▶ DOCUMENT PASSAGE:
··········
DataFrame groups as an argument of a function

Hi Guys,
May you help me, please?
How can I use the groups obtained from a DataFrame with the Split-Apply-Combine Strategy as an argument for a function into another function? I have try to do it by three ways but it does not work. See below the three ways I have tried.
Thank you so much in advance

# V1
using Chain
using DataFramesMeta
 function function_1(df_1::AbstractDataFrame, df_2::AbstractDataFrame)
    @chain df_1 begin
        groupby(:Column_ID)
        @combine  function_2([:,:], df_2)
    end
end

# V2
function function_1(df_1::AbstractDataFrame, df_2::AbstractDataFrame)
  combine(groupby(df_1, :Column_ID) .=> function_2([:,:], df_2) .=> :Result)
end

# V3
function function_1(df_1::AbstractDataFrame, df_2::AbstractDataFrame)
  ID = groupby(df_1, :Column_ID)
  combine(mgs, analysis_mgs(ID, df_2))
··········
(Records)
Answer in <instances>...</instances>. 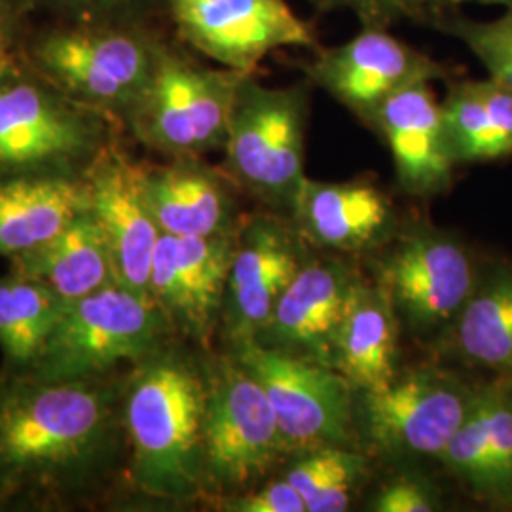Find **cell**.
<instances>
[{
    "mask_svg": "<svg viewBox=\"0 0 512 512\" xmlns=\"http://www.w3.org/2000/svg\"><path fill=\"white\" fill-rule=\"evenodd\" d=\"M124 378L0 376V505L67 509L109 490L126 469Z\"/></svg>",
    "mask_w": 512,
    "mask_h": 512,
    "instance_id": "6da1fadb",
    "label": "cell"
},
{
    "mask_svg": "<svg viewBox=\"0 0 512 512\" xmlns=\"http://www.w3.org/2000/svg\"><path fill=\"white\" fill-rule=\"evenodd\" d=\"M139 165L143 194L162 234L203 238L238 230L236 203L226 177L203 164L200 156Z\"/></svg>",
    "mask_w": 512,
    "mask_h": 512,
    "instance_id": "ffe728a7",
    "label": "cell"
},
{
    "mask_svg": "<svg viewBox=\"0 0 512 512\" xmlns=\"http://www.w3.org/2000/svg\"><path fill=\"white\" fill-rule=\"evenodd\" d=\"M114 122L50 82L14 76L0 84V177H86L116 143Z\"/></svg>",
    "mask_w": 512,
    "mask_h": 512,
    "instance_id": "3957f363",
    "label": "cell"
},
{
    "mask_svg": "<svg viewBox=\"0 0 512 512\" xmlns=\"http://www.w3.org/2000/svg\"><path fill=\"white\" fill-rule=\"evenodd\" d=\"M14 76H16V67L12 63V55L8 52L6 35H4V29L0 25V84L14 78Z\"/></svg>",
    "mask_w": 512,
    "mask_h": 512,
    "instance_id": "836d02e7",
    "label": "cell"
},
{
    "mask_svg": "<svg viewBox=\"0 0 512 512\" xmlns=\"http://www.w3.org/2000/svg\"><path fill=\"white\" fill-rule=\"evenodd\" d=\"M442 107L446 139L456 165L512 156V92L486 80H452Z\"/></svg>",
    "mask_w": 512,
    "mask_h": 512,
    "instance_id": "484cf974",
    "label": "cell"
},
{
    "mask_svg": "<svg viewBox=\"0 0 512 512\" xmlns=\"http://www.w3.org/2000/svg\"><path fill=\"white\" fill-rule=\"evenodd\" d=\"M86 183L90 211L109 243L116 281L150 298V270L162 232L143 194L141 165L114 143L88 169Z\"/></svg>",
    "mask_w": 512,
    "mask_h": 512,
    "instance_id": "e0dca14e",
    "label": "cell"
},
{
    "mask_svg": "<svg viewBox=\"0 0 512 512\" xmlns=\"http://www.w3.org/2000/svg\"><path fill=\"white\" fill-rule=\"evenodd\" d=\"M467 2H478V4H495V6H503L505 10H512V0H429L431 4V23L433 19L439 18L440 14L444 12H452V10H459L461 4ZM429 23V25H431Z\"/></svg>",
    "mask_w": 512,
    "mask_h": 512,
    "instance_id": "d6a6232c",
    "label": "cell"
},
{
    "mask_svg": "<svg viewBox=\"0 0 512 512\" xmlns=\"http://www.w3.org/2000/svg\"><path fill=\"white\" fill-rule=\"evenodd\" d=\"M480 384L421 366L365 391L361 418L370 444L393 458H440L475 403Z\"/></svg>",
    "mask_w": 512,
    "mask_h": 512,
    "instance_id": "9c48e42d",
    "label": "cell"
},
{
    "mask_svg": "<svg viewBox=\"0 0 512 512\" xmlns=\"http://www.w3.org/2000/svg\"><path fill=\"white\" fill-rule=\"evenodd\" d=\"M463 365L490 380L512 382V264L505 260L480 268L475 291L446 330Z\"/></svg>",
    "mask_w": 512,
    "mask_h": 512,
    "instance_id": "cb8c5ba5",
    "label": "cell"
},
{
    "mask_svg": "<svg viewBox=\"0 0 512 512\" xmlns=\"http://www.w3.org/2000/svg\"><path fill=\"white\" fill-rule=\"evenodd\" d=\"M366 126L384 137L397 179L406 192L431 196L452 184L458 165L450 152L442 107L431 82L412 84L387 97Z\"/></svg>",
    "mask_w": 512,
    "mask_h": 512,
    "instance_id": "d6986e66",
    "label": "cell"
},
{
    "mask_svg": "<svg viewBox=\"0 0 512 512\" xmlns=\"http://www.w3.org/2000/svg\"><path fill=\"white\" fill-rule=\"evenodd\" d=\"M90 207L86 177H0V256L12 258L61 232Z\"/></svg>",
    "mask_w": 512,
    "mask_h": 512,
    "instance_id": "603a6c76",
    "label": "cell"
},
{
    "mask_svg": "<svg viewBox=\"0 0 512 512\" xmlns=\"http://www.w3.org/2000/svg\"><path fill=\"white\" fill-rule=\"evenodd\" d=\"M247 74L203 67L164 46L128 124L143 145L169 158L222 148L239 84Z\"/></svg>",
    "mask_w": 512,
    "mask_h": 512,
    "instance_id": "52a82bcc",
    "label": "cell"
},
{
    "mask_svg": "<svg viewBox=\"0 0 512 512\" xmlns=\"http://www.w3.org/2000/svg\"><path fill=\"white\" fill-rule=\"evenodd\" d=\"M359 283L338 260H306L255 342L332 368L336 334Z\"/></svg>",
    "mask_w": 512,
    "mask_h": 512,
    "instance_id": "2e32d148",
    "label": "cell"
},
{
    "mask_svg": "<svg viewBox=\"0 0 512 512\" xmlns=\"http://www.w3.org/2000/svg\"><path fill=\"white\" fill-rule=\"evenodd\" d=\"M308 86L266 88L247 74L239 84L224 141V171L258 200L293 213L306 183Z\"/></svg>",
    "mask_w": 512,
    "mask_h": 512,
    "instance_id": "5b68a950",
    "label": "cell"
},
{
    "mask_svg": "<svg viewBox=\"0 0 512 512\" xmlns=\"http://www.w3.org/2000/svg\"><path fill=\"white\" fill-rule=\"evenodd\" d=\"M8 260L10 274L37 281L63 302L118 283L109 243L90 207L52 238Z\"/></svg>",
    "mask_w": 512,
    "mask_h": 512,
    "instance_id": "7402d4cb",
    "label": "cell"
},
{
    "mask_svg": "<svg viewBox=\"0 0 512 512\" xmlns=\"http://www.w3.org/2000/svg\"><path fill=\"white\" fill-rule=\"evenodd\" d=\"M293 215L304 238L346 253L380 243L393 222L387 196L366 181L319 183L306 179Z\"/></svg>",
    "mask_w": 512,
    "mask_h": 512,
    "instance_id": "44dd1931",
    "label": "cell"
},
{
    "mask_svg": "<svg viewBox=\"0 0 512 512\" xmlns=\"http://www.w3.org/2000/svg\"><path fill=\"white\" fill-rule=\"evenodd\" d=\"M319 14L351 10L363 27L389 29L399 21L431 23L429 0H308Z\"/></svg>",
    "mask_w": 512,
    "mask_h": 512,
    "instance_id": "f546056e",
    "label": "cell"
},
{
    "mask_svg": "<svg viewBox=\"0 0 512 512\" xmlns=\"http://www.w3.org/2000/svg\"><path fill=\"white\" fill-rule=\"evenodd\" d=\"M175 334L152 298L112 283L65 302L37 366L38 380H88L116 374L169 344Z\"/></svg>",
    "mask_w": 512,
    "mask_h": 512,
    "instance_id": "277c9868",
    "label": "cell"
},
{
    "mask_svg": "<svg viewBox=\"0 0 512 512\" xmlns=\"http://www.w3.org/2000/svg\"><path fill=\"white\" fill-rule=\"evenodd\" d=\"M397 310L380 285L359 283L334 342V363L361 393L382 389L399 374Z\"/></svg>",
    "mask_w": 512,
    "mask_h": 512,
    "instance_id": "d4e9b609",
    "label": "cell"
},
{
    "mask_svg": "<svg viewBox=\"0 0 512 512\" xmlns=\"http://www.w3.org/2000/svg\"><path fill=\"white\" fill-rule=\"evenodd\" d=\"M162 50L160 42L141 33L71 31L42 40L35 55L57 90L128 122L147 93Z\"/></svg>",
    "mask_w": 512,
    "mask_h": 512,
    "instance_id": "ba28073f",
    "label": "cell"
},
{
    "mask_svg": "<svg viewBox=\"0 0 512 512\" xmlns=\"http://www.w3.org/2000/svg\"><path fill=\"white\" fill-rule=\"evenodd\" d=\"M433 29L461 40L492 78L512 92V10L494 21H475L459 10L433 19Z\"/></svg>",
    "mask_w": 512,
    "mask_h": 512,
    "instance_id": "f1b7e54d",
    "label": "cell"
},
{
    "mask_svg": "<svg viewBox=\"0 0 512 512\" xmlns=\"http://www.w3.org/2000/svg\"><path fill=\"white\" fill-rule=\"evenodd\" d=\"M65 302L37 281L0 277L2 376H27L48 344Z\"/></svg>",
    "mask_w": 512,
    "mask_h": 512,
    "instance_id": "4316f807",
    "label": "cell"
},
{
    "mask_svg": "<svg viewBox=\"0 0 512 512\" xmlns=\"http://www.w3.org/2000/svg\"><path fill=\"white\" fill-rule=\"evenodd\" d=\"M203 490L207 501L251 490L289 454L274 406L230 353L205 363Z\"/></svg>",
    "mask_w": 512,
    "mask_h": 512,
    "instance_id": "8992f818",
    "label": "cell"
},
{
    "mask_svg": "<svg viewBox=\"0 0 512 512\" xmlns=\"http://www.w3.org/2000/svg\"><path fill=\"white\" fill-rule=\"evenodd\" d=\"M65 2H71V4H76V6H90V4H105V2H118V0H65Z\"/></svg>",
    "mask_w": 512,
    "mask_h": 512,
    "instance_id": "e575fe53",
    "label": "cell"
},
{
    "mask_svg": "<svg viewBox=\"0 0 512 512\" xmlns=\"http://www.w3.org/2000/svg\"><path fill=\"white\" fill-rule=\"evenodd\" d=\"M440 463L476 501L512 511V382L480 384Z\"/></svg>",
    "mask_w": 512,
    "mask_h": 512,
    "instance_id": "ac0fdd59",
    "label": "cell"
},
{
    "mask_svg": "<svg viewBox=\"0 0 512 512\" xmlns=\"http://www.w3.org/2000/svg\"><path fill=\"white\" fill-rule=\"evenodd\" d=\"M304 262L300 239L283 222L258 217L238 228L220 317L230 346L255 340Z\"/></svg>",
    "mask_w": 512,
    "mask_h": 512,
    "instance_id": "9a60e30c",
    "label": "cell"
},
{
    "mask_svg": "<svg viewBox=\"0 0 512 512\" xmlns=\"http://www.w3.org/2000/svg\"><path fill=\"white\" fill-rule=\"evenodd\" d=\"M439 507L435 490L416 478L391 480L372 501V511L378 512H433Z\"/></svg>",
    "mask_w": 512,
    "mask_h": 512,
    "instance_id": "1f68e13d",
    "label": "cell"
},
{
    "mask_svg": "<svg viewBox=\"0 0 512 512\" xmlns=\"http://www.w3.org/2000/svg\"><path fill=\"white\" fill-rule=\"evenodd\" d=\"M236 232L158 241L148 293L175 334L209 348L220 327Z\"/></svg>",
    "mask_w": 512,
    "mask_h": 512,
    "instance_id": "4fadbf2b",
    "label": "cell"
},
{
    "mask_svg": "<svg viewBox=\"0 0 512 512\" xmlns=\"http://www.w3.org/2000/svg\"><path fill=\"white\" fill-rule=\"evenodd\" d=\"M209 503L219 505L220 511L228 512H308L304 499L287 478L268 482L260 490L217 497Z\"/></svg>",
    "mask_w": 512,
    "mask_h": 512,
    "instance_id": "4dcf8cb0",
    "label": "cell"
},
{
    "mask_svg": "<svg viewBox=\"0 0 512 512\" xmlns=\"http://www.w3.org/2000/svg\"><path fill=\"white\" fill-rule=\"evenodd\" d=\"M304 73L336 101L368 122L374 110L393 93L418 82L446 80L450 73L439 61L412 48L387 29L363 27L342 46L313 50Z\"/></svg>",
    "mask_w": 512,
    "mask_h": 512,
    "instance_id": "5bb4252c",
    "label": "cell"
},
{
    "mask_svg": "<svg viewBox=\"0 0 512 512\" xmlns=\"http://www.w3.org/2000/svg\"><path fill=\"white\" fill-rule=\"evenodd\" d=\"M179 35L222 67L256 74L277 48L319 44L287 0H167Z\"/></svg>",
    "mask_w": 512,
    "mask_h": 512,
    "instance_id": "7c38bea8",
    "label": "cell"
},
{
    "mask_svg": "<svg viewBox=\"0 0 512 512\" xmlns=\"http://www.w3.org/2000/svg\"><path fill=\"white\" fill-rule=\"evenodd\" d=\"M205 363L167 344L129 366L124 427L129 488L148 499L190 503L203 490Z\"/></svg>",
    "mask_w": 512,
    "mask_h": 512,
    "instance_id": "7a4b0ae2",
    "label": "cell"
},
{
    "mask_svg": "<svg viewBox=\"0 0 512 512\" xmlns=\"http://www.w3.org/2000/svg\"><path fill=\"white\" fill-rule=\"evenodd\" d=\"M480 264L454 236L408 234L382 258L378 285L416 330H448L473 294Z\"/></svg>",
    "mask_w": 512,
    "mask_h": 512,
    "instance_id": "8fae6325",
    "label": "cell"
},
{
    "mask_svg": "<svg viewBox=\"0 0 512 512\" xmlns=\"http://www.w3.org/2000/svg\"><path fill=\"white\" fill-rule=\"evenodd\" d=\"M232 355L264 387L289 452L349 446L353 385L334 368L260 346H232Z\"/></svg>",
    "mask_w": 512,
    "mask_h": 512,
    "instance_id": "30bf717a",
    "label": "cell"
},
{
    "mask_svg": "<svg viewBox=\"0 0 512 512\" xmlns=\"http://www.w3.org/2000/svg\"><path fill=\"white\" fill-rule=\"evenodd\" d=\"M366 476V458L349 446H325L304 452L285 478L306 503L308 512L348 511Z\"/></svg>",
    "mask_w": 512,
    "mask_h": 512,
    "instance_id": "83f0119b",
    "label": "cell"
}]
</instances>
··········
▶ STATED PROBLEM 1: In the forum thread about DataFrame groups as a function argument, which column does each attempt group by?
▶ STATED PROBLEM 2: Retype the stretch of the forum thread from "combine(groupby(df_1, :Column_ID) .=>" through "ID = groupby(df_1, :Column_ID)".
▶ STATED PROBLEM 3: Continue the forum thread on passing DataFrame groups to a function from the point where it stops.

▶ REPLY 1: :Column_ID

▶ REPLY 2:
combine(groupby(df_1, :Column_ID) .=> function_2([:,:], df_2) .=> :Result)
end

# V3
function function_1(df_1::AbstractDataFrame, df_2::AbstractDataFrame)
  ID = groupby(df_1, :Column_ID)

▶ REPLY 3:
end

The @combine strategy won’t work. There is no way to refer to multiple columns at the moment.

Note, the x .=> ... part only applies when x is a list of columns. You don’t pipe the GroupedDataFrame into a function directly.

It sounds like you want the anonymous function version of combine.

julia> begin 
           using DataFrames, Chain
           df1 = DataFrame(a = [1, 2], b = [3, 4])
           df2 = DataFrame(c = [5, 6], d = [7, 8])
           function analyze(df1, df2)
               DataFrame(x = first(df1.a), y = first(df2.c))
           end
           @chain df1 begin 
               groupby(:a)
               combine(_) do sdf1
                   analyze(sdf1, df2)
               end
           end
       end
2×3 DataFrame
 Row │ a      x      y     
     │ Int64  Int64  Int64 
─────┼─────────────────────
   1 │     1      1      5
   2 │     2      2      5

Thank you much @pdeffebach . That is what I was looking for

@pdeffebach,
Is it possible to break your function “analyze” based on the result? I am trying something like

julia> begin 
           using DataFrames, Chain
           df1 = DataFrame(a = [1, 2], b = [3, 4])
           df2 = DataFrame(c = [5, 6], d = [7, 8])
           function analyze(df1, df2)
               DataFrame(x = first(df1.a), y = first(df2.c))
           end
           @chain df1 begin 
               groupby(:a)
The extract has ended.